Scaling of aerobic metabolic processes in muscle the effect of fiber size and diffusion


Meeting Abstract

54.4  Jan. 6  Scaling of aerobic metabolic processes in muscle: the effect of fiber size and diffusion KINSEY, S.T.; Univ. of North Carolina Wilmington kinseys@uncw.edu

Studies of the scaling of metabolism with body mass typically focus on rates of oxygen consumption. We have investigated the scaling of an aerobic metabolic process, the rate of post-contractile phosphagen resynthesis in muscle, to determine whether aerobic capacity and aerobic metabolic function scale in parallel. We are particularly interested in the influence of intracellular metabolite diffusion on the rate of aerobic processes, and so we have examined muscle tissues from organisms that have a large developmental range in fiber size.
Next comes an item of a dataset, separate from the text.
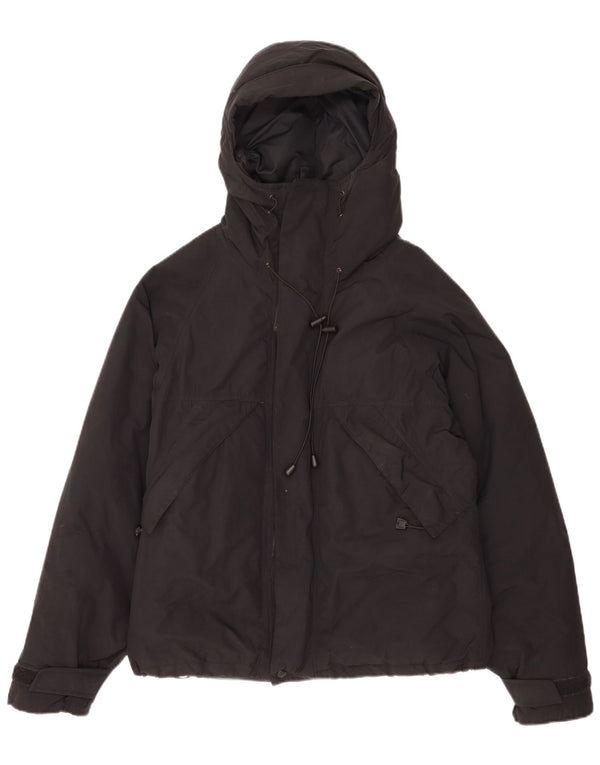 Jaqueta masculina acolchoada com capuz Alberto Aspesi Reino Unido 38 nylon preto médio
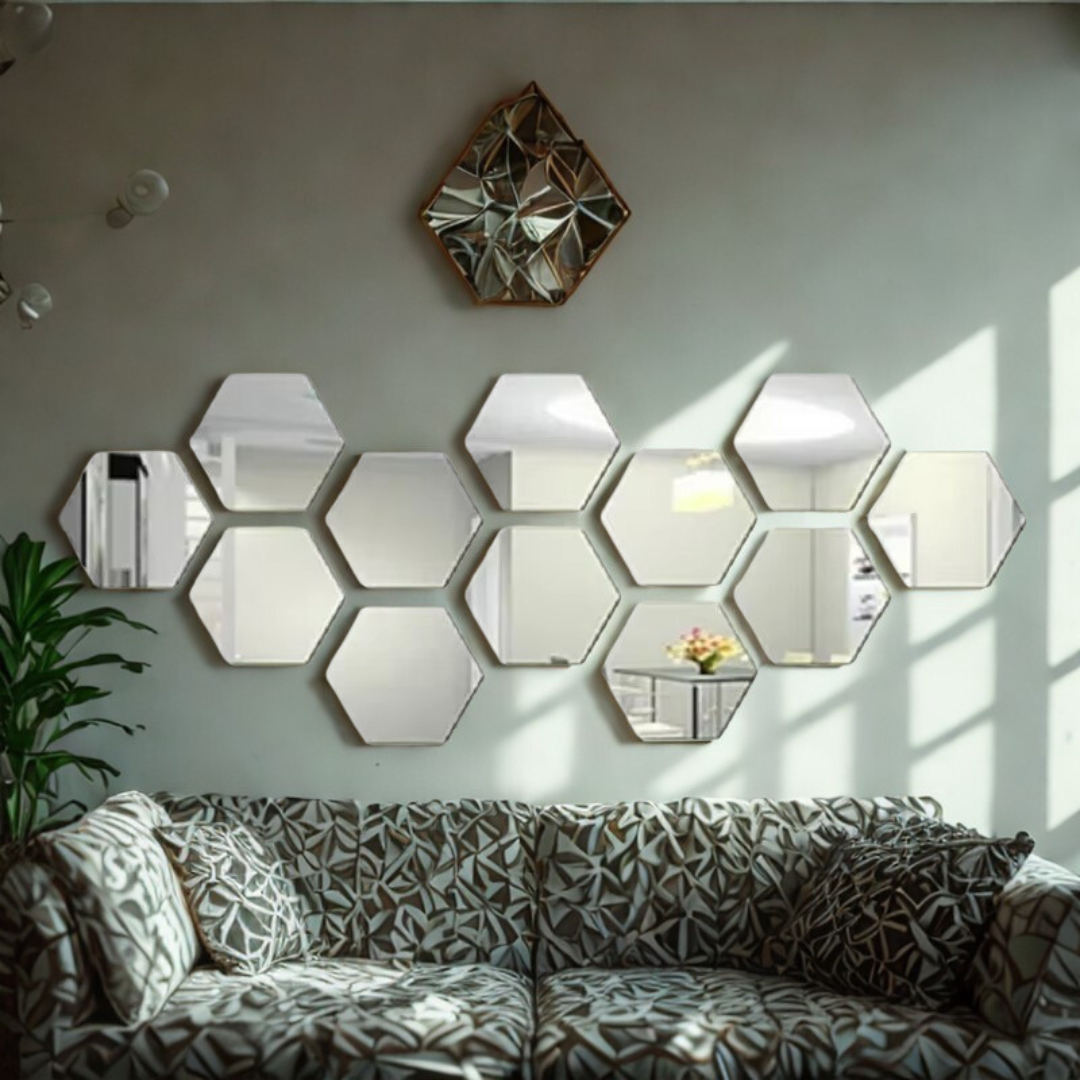 Modern Hexagon 3D Wall Mirrors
Some crustaceans and fishes have muscle fibers that grow hypertrophically during development, leading to very large fiber diameters in adult animals, and this growth is accompanied by a shift in mitochondria toward the periphery of the fiber. Thus, the intracellular diffusion distances between mitochondrial clusters in adult animals are much greater than in juvenile animals. Using both in vivo and ex vivo muscle stimulation protocols, we have monitored phosphagen resynthesis as a function of body mass (and fiber size) and analyzed these data using reaction-diffusion mathematical models. The models allow us to examine the extent to which diffusion limits the observed rate of phosphagen resynthesis. Despite the large range in fiber size, diffusion limitation appears to be minimal in large, burst contraction fibers, and the measured aerobic process scales in parallel with aerobic capacity. However, in fibers with high rates of ATP turnover, diffusion limitation may be substantial even when diffusion distances are short, perhaps leading to divergence in the scaling of aerobic processes and aerobic capacity.